■ **About this task**
Using the records below, find every line that includes "Zealand" and copy it.

■ **Recorded information**
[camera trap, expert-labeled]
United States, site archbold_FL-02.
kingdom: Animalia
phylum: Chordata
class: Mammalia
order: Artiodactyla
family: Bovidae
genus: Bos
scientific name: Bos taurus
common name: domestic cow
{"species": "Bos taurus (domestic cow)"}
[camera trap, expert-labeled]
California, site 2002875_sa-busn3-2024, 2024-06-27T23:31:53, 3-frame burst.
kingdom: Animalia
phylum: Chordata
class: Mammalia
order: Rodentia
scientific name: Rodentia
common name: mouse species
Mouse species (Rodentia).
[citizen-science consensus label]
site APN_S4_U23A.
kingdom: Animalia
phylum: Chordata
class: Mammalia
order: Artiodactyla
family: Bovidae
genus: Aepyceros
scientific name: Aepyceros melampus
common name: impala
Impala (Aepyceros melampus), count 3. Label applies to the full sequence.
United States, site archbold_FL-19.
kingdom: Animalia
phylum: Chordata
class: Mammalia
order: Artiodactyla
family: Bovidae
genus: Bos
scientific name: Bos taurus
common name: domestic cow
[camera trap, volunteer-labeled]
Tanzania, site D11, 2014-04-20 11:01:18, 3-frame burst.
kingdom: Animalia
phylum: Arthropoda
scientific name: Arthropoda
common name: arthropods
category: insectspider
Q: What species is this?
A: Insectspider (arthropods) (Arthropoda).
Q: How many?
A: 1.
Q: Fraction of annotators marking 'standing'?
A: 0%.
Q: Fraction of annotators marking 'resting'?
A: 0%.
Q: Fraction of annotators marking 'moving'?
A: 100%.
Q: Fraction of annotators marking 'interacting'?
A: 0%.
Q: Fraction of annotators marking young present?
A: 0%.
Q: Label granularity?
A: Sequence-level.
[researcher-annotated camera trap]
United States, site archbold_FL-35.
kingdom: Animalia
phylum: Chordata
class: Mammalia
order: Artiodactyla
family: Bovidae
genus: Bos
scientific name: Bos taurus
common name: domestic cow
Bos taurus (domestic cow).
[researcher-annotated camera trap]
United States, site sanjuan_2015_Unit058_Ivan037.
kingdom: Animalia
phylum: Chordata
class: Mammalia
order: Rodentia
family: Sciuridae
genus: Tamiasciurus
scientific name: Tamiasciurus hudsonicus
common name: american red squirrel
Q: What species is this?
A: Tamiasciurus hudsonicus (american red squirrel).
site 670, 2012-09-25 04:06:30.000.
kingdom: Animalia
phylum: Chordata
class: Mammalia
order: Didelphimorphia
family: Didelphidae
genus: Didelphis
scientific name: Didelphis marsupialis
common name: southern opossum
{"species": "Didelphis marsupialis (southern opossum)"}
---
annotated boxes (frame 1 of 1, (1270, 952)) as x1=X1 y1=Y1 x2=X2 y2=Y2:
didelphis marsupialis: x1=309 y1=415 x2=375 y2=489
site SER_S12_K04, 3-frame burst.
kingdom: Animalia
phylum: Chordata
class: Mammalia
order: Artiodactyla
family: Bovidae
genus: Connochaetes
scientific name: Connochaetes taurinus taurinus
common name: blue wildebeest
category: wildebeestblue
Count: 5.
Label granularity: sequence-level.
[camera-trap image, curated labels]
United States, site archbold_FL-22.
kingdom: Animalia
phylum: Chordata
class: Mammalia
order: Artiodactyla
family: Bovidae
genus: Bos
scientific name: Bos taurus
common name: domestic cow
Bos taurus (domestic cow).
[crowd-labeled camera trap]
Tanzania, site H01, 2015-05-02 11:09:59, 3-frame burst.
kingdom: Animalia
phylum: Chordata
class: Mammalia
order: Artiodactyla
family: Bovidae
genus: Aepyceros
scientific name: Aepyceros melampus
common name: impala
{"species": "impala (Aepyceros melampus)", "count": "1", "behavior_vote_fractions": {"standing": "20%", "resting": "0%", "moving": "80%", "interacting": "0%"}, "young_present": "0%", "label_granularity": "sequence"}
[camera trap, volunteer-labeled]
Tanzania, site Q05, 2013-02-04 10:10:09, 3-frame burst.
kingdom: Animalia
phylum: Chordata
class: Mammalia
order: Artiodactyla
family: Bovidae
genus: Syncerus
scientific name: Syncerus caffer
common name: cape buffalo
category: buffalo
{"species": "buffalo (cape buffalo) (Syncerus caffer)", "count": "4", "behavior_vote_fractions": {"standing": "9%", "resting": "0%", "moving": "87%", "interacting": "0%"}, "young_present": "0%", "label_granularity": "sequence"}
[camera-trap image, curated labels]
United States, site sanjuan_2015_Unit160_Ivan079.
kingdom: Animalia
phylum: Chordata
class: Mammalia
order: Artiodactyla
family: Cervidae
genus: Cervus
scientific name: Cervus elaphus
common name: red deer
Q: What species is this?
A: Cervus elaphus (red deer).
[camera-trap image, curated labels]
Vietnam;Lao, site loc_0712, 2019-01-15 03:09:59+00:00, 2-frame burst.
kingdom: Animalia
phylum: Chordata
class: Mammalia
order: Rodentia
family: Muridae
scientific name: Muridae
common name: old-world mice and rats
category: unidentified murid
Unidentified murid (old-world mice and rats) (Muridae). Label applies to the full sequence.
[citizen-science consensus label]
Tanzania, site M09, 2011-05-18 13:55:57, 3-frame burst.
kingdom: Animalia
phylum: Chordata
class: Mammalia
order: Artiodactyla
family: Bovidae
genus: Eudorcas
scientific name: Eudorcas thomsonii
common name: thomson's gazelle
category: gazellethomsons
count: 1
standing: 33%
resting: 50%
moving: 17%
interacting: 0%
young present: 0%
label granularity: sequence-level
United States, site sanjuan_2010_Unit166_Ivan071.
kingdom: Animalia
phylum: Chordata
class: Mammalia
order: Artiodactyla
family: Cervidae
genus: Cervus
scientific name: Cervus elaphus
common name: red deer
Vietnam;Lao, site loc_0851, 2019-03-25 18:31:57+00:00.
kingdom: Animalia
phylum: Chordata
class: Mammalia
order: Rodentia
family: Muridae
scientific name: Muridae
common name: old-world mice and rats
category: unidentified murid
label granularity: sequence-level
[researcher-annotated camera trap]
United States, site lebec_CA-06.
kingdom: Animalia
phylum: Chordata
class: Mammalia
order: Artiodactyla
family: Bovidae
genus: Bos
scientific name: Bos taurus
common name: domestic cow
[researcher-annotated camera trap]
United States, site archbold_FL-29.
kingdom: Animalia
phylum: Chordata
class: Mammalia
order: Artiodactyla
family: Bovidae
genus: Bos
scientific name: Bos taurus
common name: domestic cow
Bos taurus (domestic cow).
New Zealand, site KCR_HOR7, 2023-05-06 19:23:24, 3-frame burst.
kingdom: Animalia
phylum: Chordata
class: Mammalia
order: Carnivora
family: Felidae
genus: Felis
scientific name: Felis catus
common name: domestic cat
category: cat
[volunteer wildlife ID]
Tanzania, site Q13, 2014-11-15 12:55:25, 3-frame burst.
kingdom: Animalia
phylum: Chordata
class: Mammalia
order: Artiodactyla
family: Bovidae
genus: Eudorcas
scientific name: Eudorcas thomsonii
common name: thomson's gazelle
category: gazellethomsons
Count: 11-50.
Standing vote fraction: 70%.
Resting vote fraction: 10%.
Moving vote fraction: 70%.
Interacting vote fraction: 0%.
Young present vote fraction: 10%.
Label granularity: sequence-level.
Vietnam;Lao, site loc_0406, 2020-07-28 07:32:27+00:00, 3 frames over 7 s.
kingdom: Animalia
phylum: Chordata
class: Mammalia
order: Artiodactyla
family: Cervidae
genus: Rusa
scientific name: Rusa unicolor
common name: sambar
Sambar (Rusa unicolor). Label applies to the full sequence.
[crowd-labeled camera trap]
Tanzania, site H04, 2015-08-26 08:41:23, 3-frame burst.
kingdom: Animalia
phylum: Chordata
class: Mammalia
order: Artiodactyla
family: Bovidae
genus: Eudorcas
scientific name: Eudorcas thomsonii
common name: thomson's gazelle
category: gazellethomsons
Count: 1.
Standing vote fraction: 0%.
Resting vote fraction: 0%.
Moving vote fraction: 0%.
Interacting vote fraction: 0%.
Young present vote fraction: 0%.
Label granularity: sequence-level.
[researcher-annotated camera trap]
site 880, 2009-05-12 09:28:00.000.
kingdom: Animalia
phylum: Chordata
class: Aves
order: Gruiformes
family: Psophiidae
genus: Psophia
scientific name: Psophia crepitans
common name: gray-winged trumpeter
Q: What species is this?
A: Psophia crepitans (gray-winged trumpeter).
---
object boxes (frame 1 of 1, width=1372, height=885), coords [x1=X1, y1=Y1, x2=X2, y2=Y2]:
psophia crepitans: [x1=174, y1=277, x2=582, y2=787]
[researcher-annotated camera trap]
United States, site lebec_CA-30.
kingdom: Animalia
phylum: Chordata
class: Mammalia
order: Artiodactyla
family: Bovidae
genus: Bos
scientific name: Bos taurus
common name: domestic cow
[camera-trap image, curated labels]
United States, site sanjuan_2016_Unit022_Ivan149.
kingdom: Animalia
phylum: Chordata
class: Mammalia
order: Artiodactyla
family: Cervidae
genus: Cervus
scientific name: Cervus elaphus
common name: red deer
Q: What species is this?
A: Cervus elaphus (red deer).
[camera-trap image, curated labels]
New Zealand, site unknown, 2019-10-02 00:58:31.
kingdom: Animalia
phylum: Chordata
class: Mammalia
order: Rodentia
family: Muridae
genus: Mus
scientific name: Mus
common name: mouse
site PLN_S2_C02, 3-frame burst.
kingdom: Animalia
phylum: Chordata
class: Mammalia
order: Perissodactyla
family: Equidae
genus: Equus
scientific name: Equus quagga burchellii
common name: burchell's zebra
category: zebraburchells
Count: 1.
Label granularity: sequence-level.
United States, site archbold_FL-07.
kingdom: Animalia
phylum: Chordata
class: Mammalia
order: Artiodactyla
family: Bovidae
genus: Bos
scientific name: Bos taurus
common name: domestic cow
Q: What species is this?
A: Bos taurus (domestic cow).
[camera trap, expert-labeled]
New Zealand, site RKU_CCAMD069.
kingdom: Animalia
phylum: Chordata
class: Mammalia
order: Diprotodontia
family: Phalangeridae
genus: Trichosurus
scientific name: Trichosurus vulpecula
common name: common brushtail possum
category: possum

■ **Written response**
New Zealand, site KCR_HOR7, 2023-05-06 19:23:24, 3-frame burst.
New Zealand, site unknown, 2019-10-02 00:58:31.
New Zealand, site RKU_CCAMD069.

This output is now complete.